- [TASK INSTRUCTIONS]
Reproduce, word for word, the lines in the material below starting with the one that has "Первый этап Всероссийских" and going on through the one that has "Tampereen Ilves Naiset". Leave out all pictures.

- [RECORDS SHOWN]
■ ■ ■

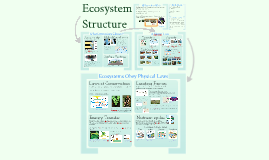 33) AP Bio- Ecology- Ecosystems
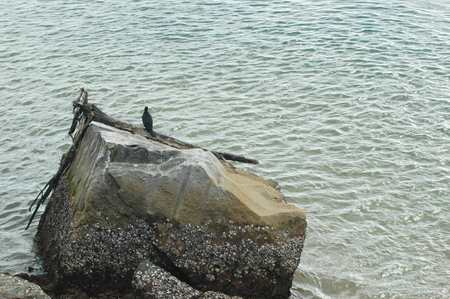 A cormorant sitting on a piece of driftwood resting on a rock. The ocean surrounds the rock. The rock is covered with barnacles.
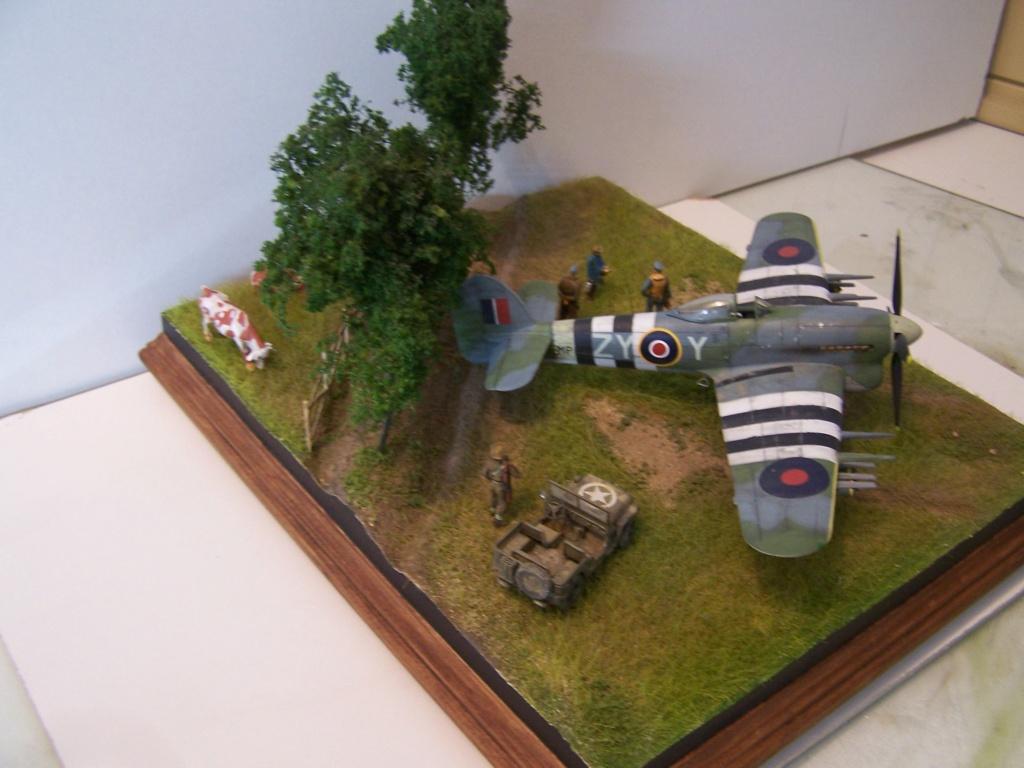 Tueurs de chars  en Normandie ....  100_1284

■ ■ ■

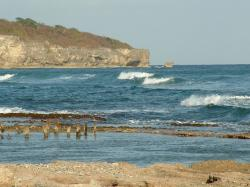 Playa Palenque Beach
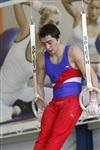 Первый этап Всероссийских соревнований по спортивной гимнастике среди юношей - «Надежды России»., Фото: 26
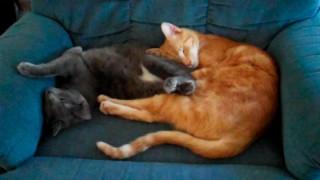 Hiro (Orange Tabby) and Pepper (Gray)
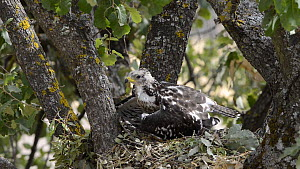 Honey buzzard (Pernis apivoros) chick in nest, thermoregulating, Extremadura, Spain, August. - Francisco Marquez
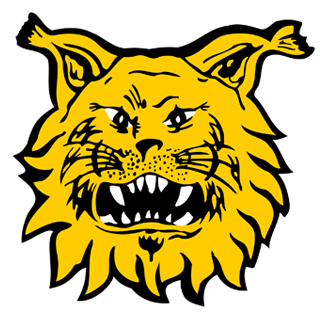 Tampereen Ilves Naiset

■ ■ ■

- [YOUR SOLUTION]
 Первый этап Всероссийских соревнований по спортивной гимнастике среди юношей - «Надежды России»., Фото: 26
 Hiro (Orange Tabby) and Pepper (Gray)
 Honey buzzard (Pernis apivoros) chick in nest, thermoregulating, Extremadura, Spain, August. - Francisco Marquez
 Tampereen Ilves Naiset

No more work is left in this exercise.